**Assigned task 1:**
Summarize the review of A Holly Jolly Ever After in two sentences.
**Assigned task 2:**
Translate this sentence from the review of A Holly Jolly Ever After into Spanish: "I didn't like the purity culture talk."

**Passage for review:**
Content starts
A review by feliciasrose
A Holly Jolly Ever After by Sierra Simone, Julie Murphy

Did not finish book. Stopped at 68%.
I'm really mad about this. FMC was unbearable and barely relatable to me. She only got fucking worse and worse. I hated the MMCs family, they treated him like shit. And acting like  a grown man who runs his own very successful business is unreliable makes no motherfucking sense. He's at most immature. I just can't deal with the fact that another 30% of this fucking book would be ragging on him and not this bitch who therapy honestly isn't working for. My god this mad me so fucking angryyyy. I knew I should have DNF'd earlier on. I didn't like the purity culture talk. I did find it somewhat interesting, but it was not captivating enough and it did not supply enough for me to feel connected to the female lead. It felt like she was constantly pointing to the MMC having bad character when it seemed like she honest to fucking god never asked him anything of significance. She assumed he wanted casual - even after he asked her out on a MFing date UGH and she assumed that he was basically a pice of shit user who just thought so little of her despite the many times he articulated to her how he thought she was perfect the way she was. I just, what the fuckkk. Clearly I'm unhappy. I know it'll be a 2 star read. No fucking need to finish this blasphemy.
Content ends
**Given entries:**
Content starts
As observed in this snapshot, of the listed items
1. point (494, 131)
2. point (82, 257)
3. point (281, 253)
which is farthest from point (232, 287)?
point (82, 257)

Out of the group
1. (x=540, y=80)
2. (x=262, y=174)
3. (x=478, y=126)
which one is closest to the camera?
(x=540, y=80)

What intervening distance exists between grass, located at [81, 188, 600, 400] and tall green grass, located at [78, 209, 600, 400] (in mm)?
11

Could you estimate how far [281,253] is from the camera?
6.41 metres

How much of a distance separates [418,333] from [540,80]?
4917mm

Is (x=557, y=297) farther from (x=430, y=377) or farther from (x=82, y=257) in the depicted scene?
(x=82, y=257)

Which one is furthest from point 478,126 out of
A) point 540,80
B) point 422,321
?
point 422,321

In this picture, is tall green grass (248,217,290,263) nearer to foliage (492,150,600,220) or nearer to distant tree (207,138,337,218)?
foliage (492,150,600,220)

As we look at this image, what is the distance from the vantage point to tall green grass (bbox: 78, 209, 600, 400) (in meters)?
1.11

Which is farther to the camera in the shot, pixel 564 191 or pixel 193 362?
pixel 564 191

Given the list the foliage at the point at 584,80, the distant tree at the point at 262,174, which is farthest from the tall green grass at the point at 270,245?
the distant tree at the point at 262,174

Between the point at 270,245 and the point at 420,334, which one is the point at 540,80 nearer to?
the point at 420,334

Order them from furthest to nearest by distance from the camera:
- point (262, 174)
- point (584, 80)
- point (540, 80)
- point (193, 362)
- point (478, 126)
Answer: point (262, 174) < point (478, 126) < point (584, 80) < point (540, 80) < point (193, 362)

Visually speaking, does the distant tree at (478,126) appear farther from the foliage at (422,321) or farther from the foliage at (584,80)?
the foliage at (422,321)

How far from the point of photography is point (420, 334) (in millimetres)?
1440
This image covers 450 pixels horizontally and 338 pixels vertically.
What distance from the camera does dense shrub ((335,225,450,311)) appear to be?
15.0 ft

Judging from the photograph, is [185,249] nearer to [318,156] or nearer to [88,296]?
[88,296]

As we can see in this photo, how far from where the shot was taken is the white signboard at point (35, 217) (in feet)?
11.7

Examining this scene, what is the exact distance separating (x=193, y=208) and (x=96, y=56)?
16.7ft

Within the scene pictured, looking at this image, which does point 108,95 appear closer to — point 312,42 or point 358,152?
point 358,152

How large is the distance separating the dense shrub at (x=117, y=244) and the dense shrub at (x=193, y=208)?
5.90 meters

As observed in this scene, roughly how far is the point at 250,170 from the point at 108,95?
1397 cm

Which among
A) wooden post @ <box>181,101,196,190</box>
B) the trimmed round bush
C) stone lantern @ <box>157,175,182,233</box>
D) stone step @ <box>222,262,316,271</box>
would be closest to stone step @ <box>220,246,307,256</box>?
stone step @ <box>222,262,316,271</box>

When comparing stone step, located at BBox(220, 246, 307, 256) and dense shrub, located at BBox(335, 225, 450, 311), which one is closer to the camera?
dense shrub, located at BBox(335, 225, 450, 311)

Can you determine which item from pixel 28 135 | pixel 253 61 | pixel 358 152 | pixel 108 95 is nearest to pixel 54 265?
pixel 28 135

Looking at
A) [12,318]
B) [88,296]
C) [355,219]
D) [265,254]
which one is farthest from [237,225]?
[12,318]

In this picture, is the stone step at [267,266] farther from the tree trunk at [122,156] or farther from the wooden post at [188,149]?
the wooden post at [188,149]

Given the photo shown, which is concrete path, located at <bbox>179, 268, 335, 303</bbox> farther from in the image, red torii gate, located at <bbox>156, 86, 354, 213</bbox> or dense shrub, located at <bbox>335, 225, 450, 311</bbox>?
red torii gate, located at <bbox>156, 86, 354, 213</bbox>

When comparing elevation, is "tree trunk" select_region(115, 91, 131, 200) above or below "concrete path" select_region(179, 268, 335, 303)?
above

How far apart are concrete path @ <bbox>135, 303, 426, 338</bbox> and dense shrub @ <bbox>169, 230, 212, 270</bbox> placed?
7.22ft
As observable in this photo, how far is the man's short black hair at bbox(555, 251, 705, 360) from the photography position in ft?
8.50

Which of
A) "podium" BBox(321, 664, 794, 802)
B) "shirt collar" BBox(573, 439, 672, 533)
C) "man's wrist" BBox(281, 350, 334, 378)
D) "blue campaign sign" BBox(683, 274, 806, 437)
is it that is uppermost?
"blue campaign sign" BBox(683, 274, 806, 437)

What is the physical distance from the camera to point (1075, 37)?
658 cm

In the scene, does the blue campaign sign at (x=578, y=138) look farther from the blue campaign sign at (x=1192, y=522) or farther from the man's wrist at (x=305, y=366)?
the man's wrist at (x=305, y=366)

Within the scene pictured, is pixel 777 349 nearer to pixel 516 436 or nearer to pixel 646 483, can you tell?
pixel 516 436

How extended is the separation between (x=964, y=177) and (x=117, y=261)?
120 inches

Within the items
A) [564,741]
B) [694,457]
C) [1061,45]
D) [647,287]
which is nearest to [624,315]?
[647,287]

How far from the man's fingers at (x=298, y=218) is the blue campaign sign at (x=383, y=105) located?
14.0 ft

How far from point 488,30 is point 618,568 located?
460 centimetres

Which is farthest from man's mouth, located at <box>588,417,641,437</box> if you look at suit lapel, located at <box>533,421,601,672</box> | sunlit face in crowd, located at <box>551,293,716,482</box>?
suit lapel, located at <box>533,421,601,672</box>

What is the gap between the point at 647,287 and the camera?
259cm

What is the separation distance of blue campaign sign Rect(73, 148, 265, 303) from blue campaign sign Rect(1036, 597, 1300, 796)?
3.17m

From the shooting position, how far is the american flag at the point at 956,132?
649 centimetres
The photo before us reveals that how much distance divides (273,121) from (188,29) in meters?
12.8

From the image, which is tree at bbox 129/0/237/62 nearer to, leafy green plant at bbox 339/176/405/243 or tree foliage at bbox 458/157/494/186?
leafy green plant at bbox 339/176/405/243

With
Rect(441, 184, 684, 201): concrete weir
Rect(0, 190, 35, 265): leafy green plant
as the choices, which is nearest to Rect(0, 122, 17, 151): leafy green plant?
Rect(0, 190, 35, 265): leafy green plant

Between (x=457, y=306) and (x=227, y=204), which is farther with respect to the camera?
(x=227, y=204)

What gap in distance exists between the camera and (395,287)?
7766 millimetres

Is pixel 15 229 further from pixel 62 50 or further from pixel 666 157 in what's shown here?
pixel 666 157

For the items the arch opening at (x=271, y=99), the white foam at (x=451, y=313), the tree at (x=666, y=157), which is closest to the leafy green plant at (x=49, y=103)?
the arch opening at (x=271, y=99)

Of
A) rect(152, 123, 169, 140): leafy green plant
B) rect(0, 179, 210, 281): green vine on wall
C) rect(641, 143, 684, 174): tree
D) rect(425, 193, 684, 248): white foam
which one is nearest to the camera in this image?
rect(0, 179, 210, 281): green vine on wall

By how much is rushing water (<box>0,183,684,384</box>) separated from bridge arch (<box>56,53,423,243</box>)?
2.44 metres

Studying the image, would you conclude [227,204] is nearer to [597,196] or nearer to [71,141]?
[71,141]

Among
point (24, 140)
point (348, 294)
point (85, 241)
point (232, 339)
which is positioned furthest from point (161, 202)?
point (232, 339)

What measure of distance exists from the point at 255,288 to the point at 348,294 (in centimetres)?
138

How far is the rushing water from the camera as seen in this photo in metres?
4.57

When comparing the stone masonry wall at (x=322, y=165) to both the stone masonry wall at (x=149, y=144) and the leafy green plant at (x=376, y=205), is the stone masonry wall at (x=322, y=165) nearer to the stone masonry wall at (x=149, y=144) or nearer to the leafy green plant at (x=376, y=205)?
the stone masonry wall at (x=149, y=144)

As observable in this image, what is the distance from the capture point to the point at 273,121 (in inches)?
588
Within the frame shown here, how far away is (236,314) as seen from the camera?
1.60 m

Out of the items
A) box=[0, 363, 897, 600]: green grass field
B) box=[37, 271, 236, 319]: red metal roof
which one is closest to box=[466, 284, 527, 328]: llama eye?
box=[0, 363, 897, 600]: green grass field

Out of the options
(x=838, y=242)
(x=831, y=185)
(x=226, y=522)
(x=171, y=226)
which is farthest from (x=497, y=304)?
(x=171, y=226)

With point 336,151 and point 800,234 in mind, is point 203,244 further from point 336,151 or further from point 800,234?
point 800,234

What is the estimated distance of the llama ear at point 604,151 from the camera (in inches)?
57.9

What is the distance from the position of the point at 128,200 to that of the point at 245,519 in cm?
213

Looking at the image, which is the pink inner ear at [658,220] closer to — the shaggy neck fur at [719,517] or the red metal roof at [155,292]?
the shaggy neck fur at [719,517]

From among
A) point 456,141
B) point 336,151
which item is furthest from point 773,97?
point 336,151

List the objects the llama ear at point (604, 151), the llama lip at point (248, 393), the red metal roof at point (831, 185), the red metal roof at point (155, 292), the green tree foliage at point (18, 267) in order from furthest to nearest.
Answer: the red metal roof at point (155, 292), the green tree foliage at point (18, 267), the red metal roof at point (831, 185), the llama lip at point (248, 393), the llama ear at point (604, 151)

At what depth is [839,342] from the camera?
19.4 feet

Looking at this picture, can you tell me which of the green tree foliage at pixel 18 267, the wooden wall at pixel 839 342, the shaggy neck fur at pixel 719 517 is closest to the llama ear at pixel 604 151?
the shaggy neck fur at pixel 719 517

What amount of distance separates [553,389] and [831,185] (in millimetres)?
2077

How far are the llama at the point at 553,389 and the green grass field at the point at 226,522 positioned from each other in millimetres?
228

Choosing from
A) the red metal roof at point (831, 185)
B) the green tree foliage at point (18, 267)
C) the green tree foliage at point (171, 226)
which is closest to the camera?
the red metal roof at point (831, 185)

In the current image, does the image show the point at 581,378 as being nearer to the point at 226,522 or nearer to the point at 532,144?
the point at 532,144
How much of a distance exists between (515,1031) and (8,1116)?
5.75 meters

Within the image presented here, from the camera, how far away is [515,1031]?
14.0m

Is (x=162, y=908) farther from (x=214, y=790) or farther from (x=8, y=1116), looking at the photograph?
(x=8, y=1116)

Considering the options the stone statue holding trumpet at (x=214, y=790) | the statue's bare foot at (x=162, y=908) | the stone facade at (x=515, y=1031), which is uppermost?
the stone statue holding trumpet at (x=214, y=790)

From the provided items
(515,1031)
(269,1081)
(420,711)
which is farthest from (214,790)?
Content ends
**Worked solution 1:**
The reviewer stopped reading the book at 68% and expects it to be a two-star read. They found the female lead unbearable and unrelatable, disliked how the male lead's family treated him, and felt she kept assuming the worst of him without ever asking him anything of significance.

**Worked solution 2:**
No me gustó la charla sobre la cultura de la pureza.